EXCERPT PROVIDED:
Oil prices likely to remain high until 2Q 2004

Aug. 23, 2003
Oil markets are expected to remain tight from now through the winter, with oil prices hovering near $30/bbl until second quarter 2004.

Oil prices look likely to remain high for the rest of the year and well into first quarter 2004.

Demand is robust, thanks to a recovering global economy, led by a resurgent US economy. Global gross domestic product growth, measured year to year, is forecast to jump to 2.8% in the third quarter and 3% in the fourth quarter vs. only 1% in the second quarter, according to J.P. Morgan Securities Inc., New York. Leading this growth are the US and the emerging Asia economies, the J.P. Morgan analysts say.

The economic rebound is fueling an uptick in oil demand, on top of the added increment spurred by an urgent need to replenish inventories not only of crude oil but also gasoline and heating oil. According to the US Energy Information Administration, for the week ended Aug. 15, crude stocks were 31.4 million bbl below average, gasoline stocks were 8.3 million bbl below average, and distillate stocks were 9.1 million bbl below average. The push to rebuild product stocks was blunted with the massive power blackout in the US and Canada that knocked a string of refineries offline, as well as a major products pipeline outage in Arizona. Meanwhile, overall products demand in the US that week was up 1.3%. And more of that products demand is being met by increasing US imports.

Tightening market

The surge of imports has done little to bolster crude oil inventories, though. For the week ended Aug. 15, crude stocks in the US rose only 4 million bbl. As US refiners step up the pace to rebuild gasoline and heating oil stocks, crude imports are pouring into the country at a blistering pace. That pace, nearly 10 million b/d, will have to be maintained consistently through the end of the third quarter in order to build inventories to comfortable levels, says Aaron Brady, senior analyst at Energy Security Analysis Inc., Wakefield, Mass.

COLLECTED MATERIAL:

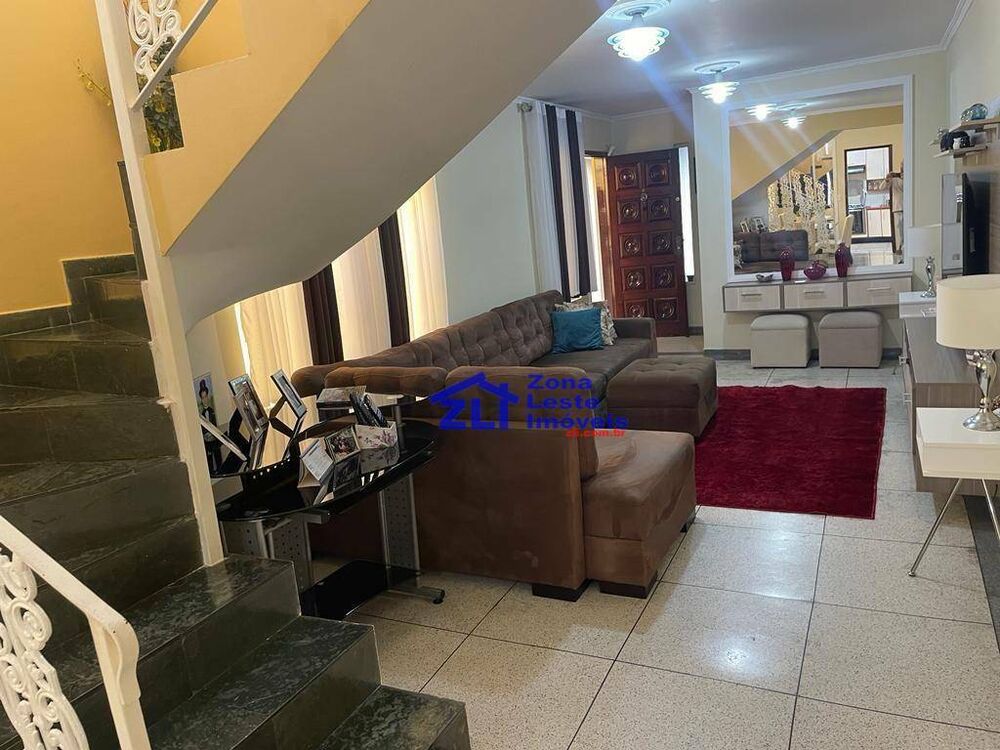 Sobrado, 3 quartos, 280 m² - Foto 3
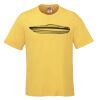 Men's Crew Neck Tee Thumbnail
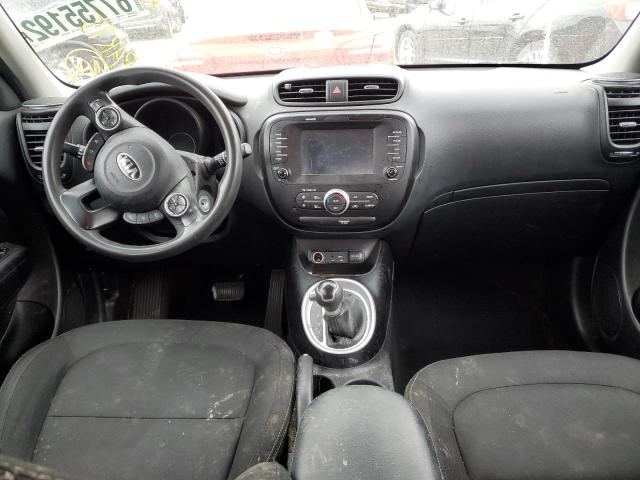 2018 KIA SOUL + - KNDJP3A54J7516785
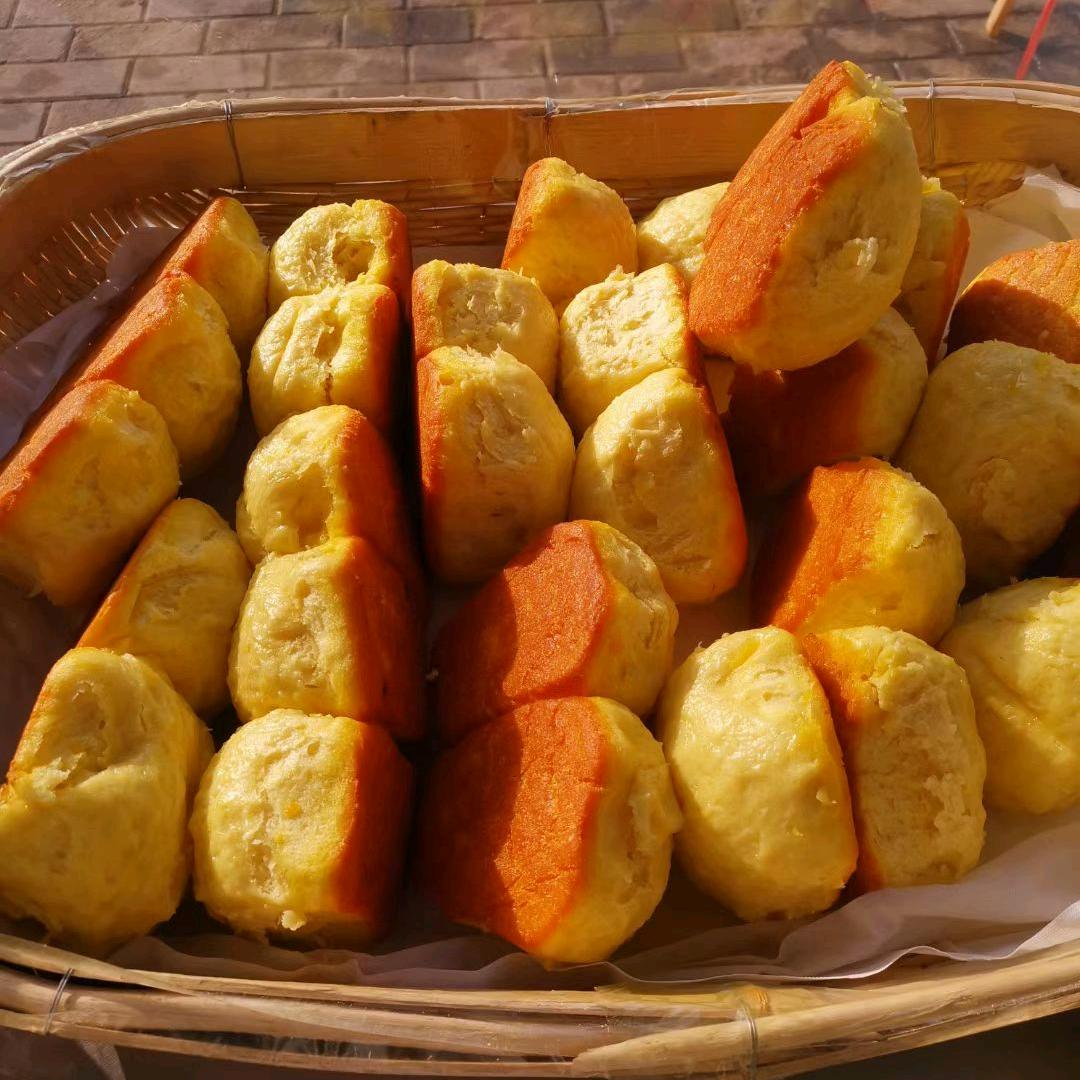 鲜食玉米姐  专业做粗粮店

WORK TO BE COMPLETED:
Reproduce word for word the passage in the oil-price article above that begins with the words containing "Oil prices likely" and ends with "first quarter 2004.".

RESULT FOR THIS TASK:
Oil prices likely to remain high until 2Q 2004

Aug. 23, 2003
Oil markets are expected to remain tight from now through the winter, with oil prices hovering near $30/bbl until second quarter 2004.

Oil prices look likely to remain high for the rest of the year and well into first quarter 2004.